WHAT THE TASK ASKS – Each line below is to be copied exactly as it appears.
───── EXERCISE DATA ─────
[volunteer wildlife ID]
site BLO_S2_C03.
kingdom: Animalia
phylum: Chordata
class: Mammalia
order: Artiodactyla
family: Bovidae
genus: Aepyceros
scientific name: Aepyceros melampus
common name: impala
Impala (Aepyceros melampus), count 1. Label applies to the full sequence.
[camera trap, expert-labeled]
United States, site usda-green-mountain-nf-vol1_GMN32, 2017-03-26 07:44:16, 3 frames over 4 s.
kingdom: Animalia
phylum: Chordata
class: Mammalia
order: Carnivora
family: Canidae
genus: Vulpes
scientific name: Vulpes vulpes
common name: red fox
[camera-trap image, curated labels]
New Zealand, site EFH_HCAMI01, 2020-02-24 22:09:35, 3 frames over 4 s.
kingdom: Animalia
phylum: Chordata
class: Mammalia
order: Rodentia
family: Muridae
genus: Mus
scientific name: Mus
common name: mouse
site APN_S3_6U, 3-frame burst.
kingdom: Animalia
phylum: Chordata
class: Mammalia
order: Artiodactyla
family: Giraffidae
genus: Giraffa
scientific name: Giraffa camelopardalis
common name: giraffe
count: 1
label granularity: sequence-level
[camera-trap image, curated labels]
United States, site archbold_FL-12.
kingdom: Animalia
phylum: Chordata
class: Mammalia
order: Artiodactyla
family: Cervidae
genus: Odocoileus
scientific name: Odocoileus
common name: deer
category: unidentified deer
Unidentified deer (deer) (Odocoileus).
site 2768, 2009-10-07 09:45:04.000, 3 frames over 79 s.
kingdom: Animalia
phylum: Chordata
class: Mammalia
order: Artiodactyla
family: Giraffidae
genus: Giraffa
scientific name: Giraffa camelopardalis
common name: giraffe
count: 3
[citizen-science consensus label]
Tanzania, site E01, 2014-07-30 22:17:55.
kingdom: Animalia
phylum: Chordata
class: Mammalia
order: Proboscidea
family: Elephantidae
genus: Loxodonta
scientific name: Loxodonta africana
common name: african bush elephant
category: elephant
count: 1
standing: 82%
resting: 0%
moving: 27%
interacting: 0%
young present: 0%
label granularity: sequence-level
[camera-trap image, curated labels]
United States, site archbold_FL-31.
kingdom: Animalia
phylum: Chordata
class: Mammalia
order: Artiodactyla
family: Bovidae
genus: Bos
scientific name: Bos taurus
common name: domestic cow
─────
RESULT OF THE TASK –
[volunteer wildlife ID]
site BLO_S2_C03.
kingdom: Animalia
phylum: Chordata
class: Mammalia
order: Artiodactyla
family: Bovidae
genus: Aepyceros
scientific name: Aepyceros melampus
common name: impala
Impala (Aepyceros melampus), count 1. Label applies to the full sequence.
[camera trap, expert-labeled]
United States, site usda-green-mountain-nf-vol1_GMN32, 2017-03-26 07:44:16, 3 frames over 4 s.
kingdom: Animalia
phylum: Chordata
class: Mammalia
order: Carnivora
family: Canidae
genus: Vulpes
scientific name: Vulpes vulpes
common name: red fox
[camera-trap image, curated labels]
New Zealand, site EFH_HCAMI01, 2020-02-24 22:09:35, 3 frames over 4 s.
kingdom: Animalia
phylum: Chordata
class: Mammalia
order: Rodentia
family: Muridae
genus: Mus
scientific name: Mus
common name: mouse
site APN_S3_6U, 3-frame burst.
kingdom: Animalia
phylum: Chordata
class: Mammalia
order: Artiodactyla
family: Giraffidae
genus: Giraffa
scientific name: Giraffa camelopardalis
common name: giraffe
count: 1
label granularity: sequence-level
[camera-trap image, curated labels]
United States, site archbold_FL-12.
kingdom: Animalia
phylum: Chordata
class: Mammalia
order: Artiodactyla
family: Cervidae
genus: Odocoileus
scientific name: Odocoileus
common name: deer
category: unidentified deer
Unidentified deer (deer) (Odocoileus).
site 2768, 2009-10-07 09:45:04.000, 3 frames over 79 s.
kingdom: Animalia
phylum: Chordata
class: Mammalia
order: Artiodactyla
family: Giraffidae
genus: Giraffa
scientific name: Giraffa camelopardalis
common name: giraffe
count: 3
[citizen-science consensus label]
Tanzania, site E01, 2014-07-30 22:17:55.
kingdom: Animalia
phylum: Chordata
class: Mammalia
order: Proboscidea
family: Elephantidae
genus: Loxodonta
scientific name: Loxodonta africana
common name: african bush elephant
category: elephant
count: 1
standing: 82%
resting: 0%
moving: 27%
interacting: 0%
young present: 0%
label granularity: sequence-level
[camera-trap image, curated labels]
United States, site archbold_FL-31.
kingdom: Animalia
phylum: Chordata
class: Mammalia
order: Artiodactyla
family: Bovidae
genus: Bos
scientific name: Bos taurus
common name: domestic cow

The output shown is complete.